### Exercise objective
Continue the essay about working in a library from the point where it stops.

Students are wonderful people to work for. I assumed that dealing with the public (since I work on the issue desk) would involve lots of hassle and aggravation and arguments. It doesn't. The vast majority of the students are so polite and friendly and calm that it almost beggars belief. Unfortunately, the exception are the mature students. Most of the mature students are fine, but if you do come across a difficult and demanding and aggressive student, it is very likely to be a "mature" student.

When it comes to academic staff, this phenomenon seems to work in reverse. When you encounter an unpleasant academic-- usually a bullish, go-getter type-- he or she is usually a younger academic. The senior academics, the ones who seem to have grown up in a university atmosphere, are remarkably easy-going, even serene. They often wear a quizzical smile, and (if they are men) chunky sweaters and sticking-up hair. I always think that these are the ones who have a genuine love of knowledge. The younger academics (at least the aggressive ones) seem to be more like careerists, who took up medieval history as they might have taken up moped repair.

I haunted libraries when I was younger, and I had rather a romantic view of them. I can seriously remember being shocked (and at not such a young age) when I heard a library assistants in Ballymun Public Library talking about Oasis (the rock band). I really expected (at least deep down) that library assistants should talk about Yeats and Dickens and Salvator Dali and the Holy Roman Empire all the day long.

It's not really like that, of course. People who work in libraries might (might!) be a little more bookish than the man in the street, but not by much.

One of the things I like about working in a library is that everybody knows what a library is. Even a five year old has a mental picture of a library (as opposed to an advertising agency or a stockbroker's firm). They have been one of the abiding institutions of civilization.

I say "have been", because I really worry whether libraries, as we know them, have had their day. When I say I work in a library people picture shelves full of books, and trolleys full of books, and a woman wearing a cardigan and square-framed glasses putting her finger to her lips and telling chatterers to "Shush!". And, happily, that picture still bears a strong resemblance to the working life of a library. We still deal with books all day long. We still loan them out and take them back. We still tell people to be quiet.

But now-- the computers, the computers, the computers! Every day, their total conquest of the world grows nearer, their infiltration into every human activity and moment of life becomes more disturbing. (I realize the irony of writing this on a computer.)

In my library (as in almost all libraries, no doubt), we are as dependent upon our computer catalogue and library software as Stone Age farmers were dependent upon the sun and the rain. We spend our lives supplicating with the priests of the digital age, our harried and hurried IT workers, who rush from catalogue computer to printer to the automated turnstiles that control entry and exit from the library, and who minister unto them.

We loan out laptops, which are hugely popular. We desperately try to work out why a student phoning from Tipperary can't access our online journals and databases. We try to soothe researchers who have one hour to print out a bibliography but who can't get the blessed printers to print. We fight with photocopiers. And the amount of time we spend doing all this seems to grow month by month.

### Data

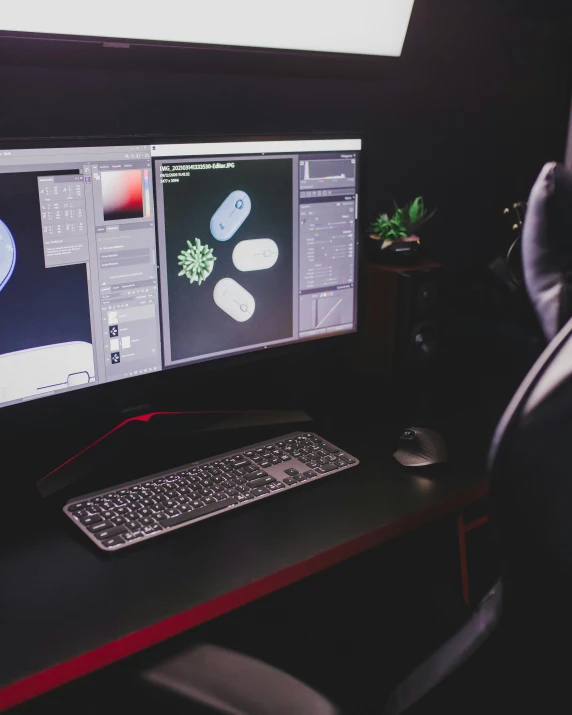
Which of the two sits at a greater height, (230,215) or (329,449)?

### Solved problem
Worst of all, there are the self-issue machines, on which customers can loan books to themselves, and also return and renew them. I've hated these with a passion from the moment they came into my life. Not because I fear they will make me redundant, but because I fear they will make libraries as we know them a thing of the past.

I think lots of library customers must dislike them too, because a huge amount of our users still prefer to come to the issue desk. Occasionally, somebody explicitly tells us that they prefer to deal with a human being. But I fear that, in most cases, people simply find the self-issues machines too slow or too erratic or too intimidating-looking. But they'll get better, and more reliable, and more user-friendly. No doubt about that. (A lot of people complain about modern gadgets being slow or always on the blink. To me, that is their one redeeming feature.)

Most people who work in libraries don't have a romantic or sentimental attitude towards them. Sometimes it seems to me that a lot of librarians actually dream of the day when books will be abolished, or relegated to cavernous and unbrowseable store-rooms. Their attitude seems to be that the only good book is an e-book, and that humans are there to serve the public only as a kind of last resort, when all mechanical aids have failed.

I know one librarian who rhapsodised about her experience of using an airport when, as she put it, "I didn't have to deal with one human being from beginning to end." (Not her exact words, I'm sure, but pretty close.)

I guess I'm grateful I got in before the end. Maybe in twenty or thirty years (and maybe much sooner) kids will watch movie scenes set in libraries with shelves full of books, and feel as wistful for them as we feel for old sweetshops, or for horse-drawn carriages.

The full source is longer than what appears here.